Suatu pagi saya mendadak kedatangan tamu. Jumlahnya lumayan banyak. Saya bergegas ke Pasar Legi Jombang, membeli nasi pecel Mbok Tini. Dua puluh lima bungkus nasi pecel saya pesan.
"Pokoknya jangan dibeli semua," kata Mbok Tini menegaskan. "Saya beri sepuluh bungkus saja. Yang lima belas bungkus Sampean beli di penjual nasi pecel yang lain." Â
Kaget saya oleh jawaban Simbah. "Kenapa, Mbah?"
"Kalau dibeli semua, pembeli yang lain bagaimana? Kasihan mereka tidak bisa sarapan," ucapnya datar.
Nah, saya tidak bisa berkata apa-apa lagi. Saya nyerah, meskipun dalam pikiran saya berkecamuk banyak hal.
Kedatangan tamu secara mendadak dalam jumlah lumayan banyak membuat saya tidak memiliki persiapan yang memadai. Saya pun melakukan "panic buying". Yang jadi sasaran adalah nasi pecel Mbok Tini.
Untungnya, Mbok Tini bukan pedagang kapitalis yang mengeruk keuntungan di tengah kepanikan saya. Ia "manusia tradisional" yang meyakini laba materi atau laba uang bukan satu-satunya keuntungan. Ia menolak dagangannya saya borong demi menjaga "stabilitas" hubungan kemanusiaan dengan pembeli atau pelanggan yang lain.

**DATA LATIHAN**
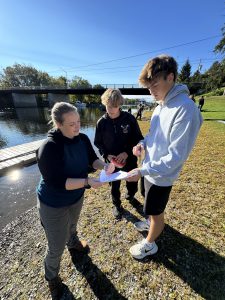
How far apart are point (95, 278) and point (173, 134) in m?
2.13

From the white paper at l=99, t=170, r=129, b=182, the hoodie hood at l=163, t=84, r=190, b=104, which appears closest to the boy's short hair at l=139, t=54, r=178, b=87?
the hoodie hood at l=163, t=84, r=190, b=104

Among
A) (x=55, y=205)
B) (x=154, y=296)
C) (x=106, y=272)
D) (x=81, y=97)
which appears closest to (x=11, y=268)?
(x=106, y=272)

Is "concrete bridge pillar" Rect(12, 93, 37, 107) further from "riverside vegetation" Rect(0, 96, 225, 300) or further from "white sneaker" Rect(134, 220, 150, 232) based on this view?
"white sneaker" Rect(134, 220, 150, 232)

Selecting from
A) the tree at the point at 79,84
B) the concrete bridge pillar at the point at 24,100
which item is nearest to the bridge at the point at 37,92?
the concrete bridge pillar at the point at 24,100

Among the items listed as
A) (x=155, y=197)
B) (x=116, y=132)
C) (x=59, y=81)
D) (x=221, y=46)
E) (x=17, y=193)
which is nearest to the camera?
(x=155, y=197)

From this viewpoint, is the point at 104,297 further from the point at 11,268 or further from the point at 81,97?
the point at 81,97

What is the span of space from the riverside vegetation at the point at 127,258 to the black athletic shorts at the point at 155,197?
920mm

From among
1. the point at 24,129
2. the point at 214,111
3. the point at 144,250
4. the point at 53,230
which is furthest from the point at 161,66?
the point at 214,111

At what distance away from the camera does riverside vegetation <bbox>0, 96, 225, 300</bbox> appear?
219cm

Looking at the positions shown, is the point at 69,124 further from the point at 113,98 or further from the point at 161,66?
the point at 113,98

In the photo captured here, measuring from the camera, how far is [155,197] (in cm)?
210

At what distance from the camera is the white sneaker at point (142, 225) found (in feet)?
10.1

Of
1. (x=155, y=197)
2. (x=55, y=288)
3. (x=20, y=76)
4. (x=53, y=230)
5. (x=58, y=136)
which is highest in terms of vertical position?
(x=20, y=76)

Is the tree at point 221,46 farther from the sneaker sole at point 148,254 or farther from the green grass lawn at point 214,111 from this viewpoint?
the sneaker sole at point 148,254
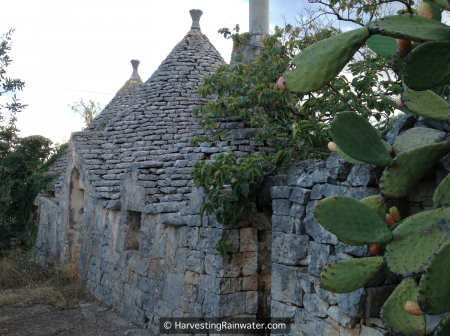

**TUGAS KERJA A**
Salin bagian kisah nasi pecel Mbok Tini dari "Kedatangan tamu secara" sampai "adalah nasi pecel Mbok Tini.", termasuk kedua bagian itu.
**TUGAS KERJA B**
Teruskan kisah nasi pecel Mbok Tini mulai dari kalimat sesudah kalimat terakhir yang tertera.

**KOTAK JAWABAN A**
Kedatangan tamu secara mendadak dalam jumlah lumayan banyak membuat saya tidak memiliki persiapan yang memadai. Saya pun melakukan "panic buying". Yang jadi sasaran adalah nasi pecel Mbok Tini.

**KOTAK JAWABAN B**
Bagi Mbok Tini berjualan nasi pecel selain sebagai ikhtiar mendapatkan rezeki, juga sebagai "metode" menjalin hubungan kekeluargaan, kemesraan, kebaikan, kebijaksanaan sesama manusia. Ia bukan sekadar pedagang nasi pecel. Mbok Tini adalah manusia yang otentik.
Karena Semua adalah Keluarga Â
Tidak bisa dibayangkan apabila panic buying itu menimpa mayoritas warga masyarakat akibat tiba-tiba didatangi tamu yang tidak kasat mata: virus SARS-Coc-2 . Sedangkan Mbok Tini-nya diperankan oleh para pedagang bermental kapitalis.
Simulasi "chaos"-nya bisa cukup beragam dan berbahaya. Barang yang dibutuhkan masyarakat tiba-tiba lenyap di pasaran. Harga kebutuhan pokok melambung. Perekonomian oleng. Serta sejumlah kondisi krisis lainnya, yang pada akhirnya berimbas pada stabilitas sistem keuangan.